● Set exercise:
From the passage on Chinese solar company valuations, list every stock ticker symbol given in parentheses for the U.S.-listed producers.

● Passage shown:
****************
It’s half year report time for those fancy public companies, also time to give updated annual outlook after half year shuffling. Again the topic is brought up that some Chinese public companies are fairly undervalued by western stock market. As the most vigorous and sizeable market for the last decade, enormous number of Chinese companies have got to IPO to share the great exuberance with capitalists. In case of PV industry, many Chinese producers got listed, in both domestic and the U.S. stock market, around 2006-2011 when solar energy first time got to mass production. However, there’s been speculation that PV industry is probably the circle giving almost no room to evade bitterness from fastidious wall street investors. That said, most top producers at middle position (wafer, cell and module) are Chinese companies, and listed in U.S. stock market (JKS, JASO, CSIQ, and the fallen ones TSL, STP, YGE, LDK, etc. ). Many have increased both capacity and revenue by 10 to 15 folds in past five years, but their stock price and valuation remains even fraction of IPO price back to 2010. What’s worse, the 2011 downturn has likely burned tentative hands of stock investors and built impression the first place that solar is tough business and riddled with pitfalls. The sentiment permeated investment society that not only Chinese PV companies, but also, the broader solar companies were squeezed ever since. As result, we are seeing sort of absurd scene in PV industry where some U.S. listed Chinese PV producers have got ridiculous low valuation that no investment dogma cold explain. For example, No. 1 panel maker JKS got $3bn revenue, 8-10% worldwide market share in 2016, while market value is only meager $500ml-1bn and P/E 2-5. In comparison, some peers listed in China domestic stock market have reached $3.5-4.0bn valuation and P/E around 20, while revenue only half of those listed in U.S.. Even those tier two producers, widely recognized as weak players, have mostly reached >$1bn being listed in China. Also notably, Chinese PV companies listed in U.S. and HK have widely become target of attack from short investors. Top makers like JKS and CSIQ have got 20-30% of floating stocks shorted, all the time.

What’s behind this irrational low valuation of PV companies and the twisted comparison between stock markets?
****************
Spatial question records
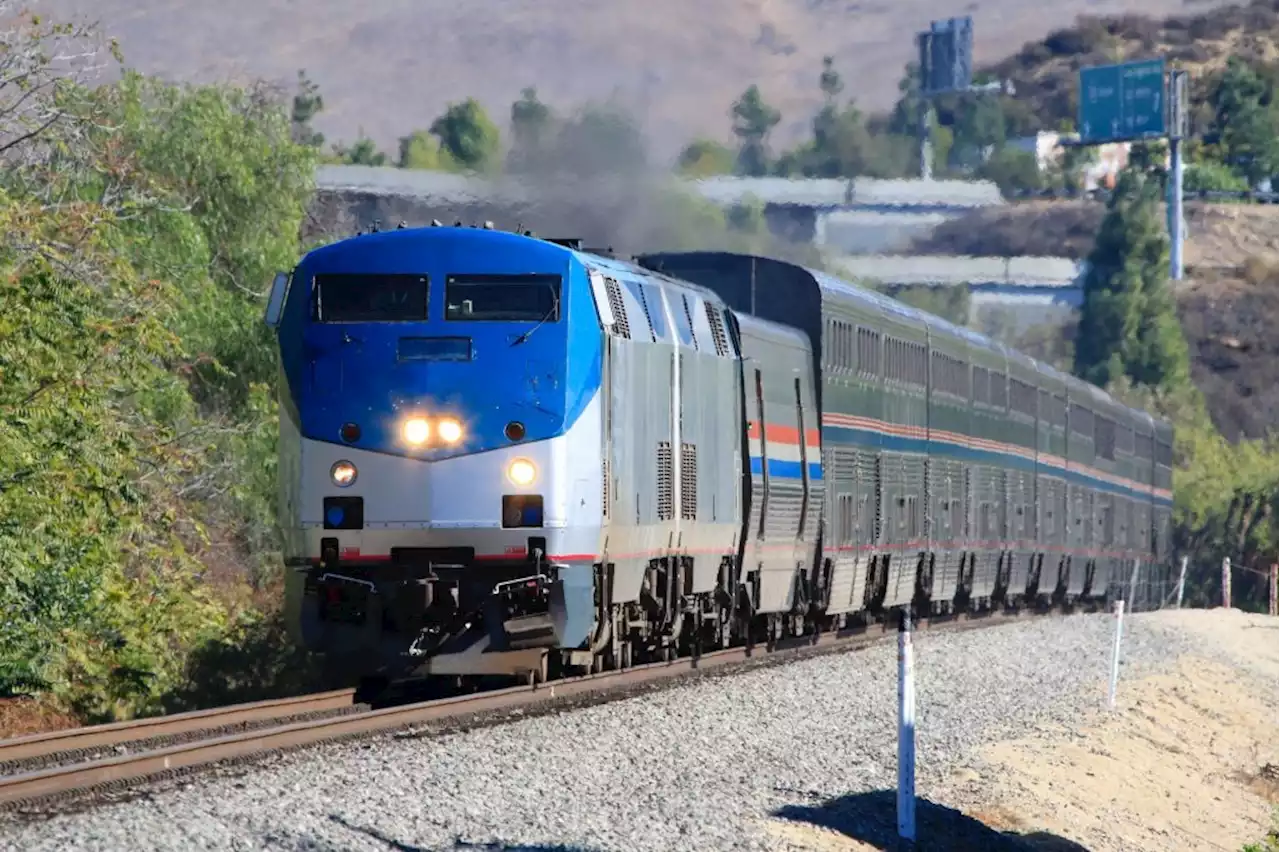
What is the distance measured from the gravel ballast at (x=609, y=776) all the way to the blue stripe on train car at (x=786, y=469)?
6.50 ft

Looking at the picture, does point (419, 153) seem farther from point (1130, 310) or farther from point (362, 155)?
point (1130, 310)

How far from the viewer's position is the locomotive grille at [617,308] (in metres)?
16.8

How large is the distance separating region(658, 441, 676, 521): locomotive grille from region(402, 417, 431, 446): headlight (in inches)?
114

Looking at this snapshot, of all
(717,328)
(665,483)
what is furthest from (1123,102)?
(665,483)

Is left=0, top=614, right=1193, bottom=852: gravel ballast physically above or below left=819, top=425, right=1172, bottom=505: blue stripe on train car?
below

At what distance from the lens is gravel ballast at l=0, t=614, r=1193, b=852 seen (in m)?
10.4

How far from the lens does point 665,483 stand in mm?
18328

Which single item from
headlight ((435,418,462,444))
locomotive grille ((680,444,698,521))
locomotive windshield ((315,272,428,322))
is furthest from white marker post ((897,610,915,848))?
locomotive grille ((680,444,698,521))

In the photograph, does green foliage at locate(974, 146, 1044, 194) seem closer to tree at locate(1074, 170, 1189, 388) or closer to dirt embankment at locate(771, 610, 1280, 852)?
tree at locate(1074, 170, 1189, 388)

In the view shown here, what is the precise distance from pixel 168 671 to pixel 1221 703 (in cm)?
1220

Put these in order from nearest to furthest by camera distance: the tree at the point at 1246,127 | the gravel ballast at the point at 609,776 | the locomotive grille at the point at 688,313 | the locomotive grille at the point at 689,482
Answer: the gravel ballast at the point at 609,776
the locomotive grille at the point at 689,482
the locomotive grille at the point at 688,313
the tree at the point at 1246,127

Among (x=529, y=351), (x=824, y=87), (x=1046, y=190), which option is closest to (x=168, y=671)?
(x=529, y=351)

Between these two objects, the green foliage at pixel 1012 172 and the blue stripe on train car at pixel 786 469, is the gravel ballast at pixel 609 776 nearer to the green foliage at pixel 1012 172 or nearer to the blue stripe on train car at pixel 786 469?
the blue stripe on train car at pixel 786 469

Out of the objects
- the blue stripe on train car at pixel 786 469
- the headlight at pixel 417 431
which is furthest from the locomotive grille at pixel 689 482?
the headlight at pixel 417 431
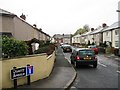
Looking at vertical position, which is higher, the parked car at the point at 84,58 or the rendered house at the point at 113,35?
the rendered house at the point at 113,35

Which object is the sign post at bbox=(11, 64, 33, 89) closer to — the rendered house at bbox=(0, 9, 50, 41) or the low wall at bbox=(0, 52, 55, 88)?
the low wall at bbox=(0, 52, 55, 88)

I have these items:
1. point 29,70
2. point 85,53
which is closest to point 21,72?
point 29,70

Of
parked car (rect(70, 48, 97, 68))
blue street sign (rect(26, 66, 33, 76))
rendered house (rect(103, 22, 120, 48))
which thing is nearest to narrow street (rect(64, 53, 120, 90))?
blue street sign (rect(26, 66, 33, 76))

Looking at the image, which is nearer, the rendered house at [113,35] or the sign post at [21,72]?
the sign post at [21,72]

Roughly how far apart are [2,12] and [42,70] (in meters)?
13.4

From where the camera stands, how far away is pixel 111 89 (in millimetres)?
9727

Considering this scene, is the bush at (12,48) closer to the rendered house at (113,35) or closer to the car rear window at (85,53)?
the car rear window at (85,53)

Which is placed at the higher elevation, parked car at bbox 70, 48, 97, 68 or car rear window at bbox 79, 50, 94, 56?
car rear window at bbox 79, 50, 94, 56

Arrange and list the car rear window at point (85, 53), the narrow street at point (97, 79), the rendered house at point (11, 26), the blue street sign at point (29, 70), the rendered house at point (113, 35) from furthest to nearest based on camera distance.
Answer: the rendered house at point (113, 35) → the rendered house at point (11, 26) → the car rear window at point (85, 53) → the narrow street at point (97, 79) → the blue street sign at point (29, 70)

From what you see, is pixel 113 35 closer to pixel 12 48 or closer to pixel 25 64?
pixel 12 48

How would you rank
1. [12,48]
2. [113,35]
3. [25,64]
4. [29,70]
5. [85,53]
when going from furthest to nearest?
[113,35]
[85,53]
[12,48]
[25,64]
[29,70]

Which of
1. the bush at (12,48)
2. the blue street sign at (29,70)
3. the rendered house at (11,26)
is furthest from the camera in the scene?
the rendered house at (11,26)

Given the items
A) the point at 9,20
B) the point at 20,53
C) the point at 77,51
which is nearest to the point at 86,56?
the point at 77,51

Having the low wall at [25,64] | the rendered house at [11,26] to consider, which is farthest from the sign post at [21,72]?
****************
● Output:
JKS, JASO, CSIQ, TSL, STP, YGE, LDK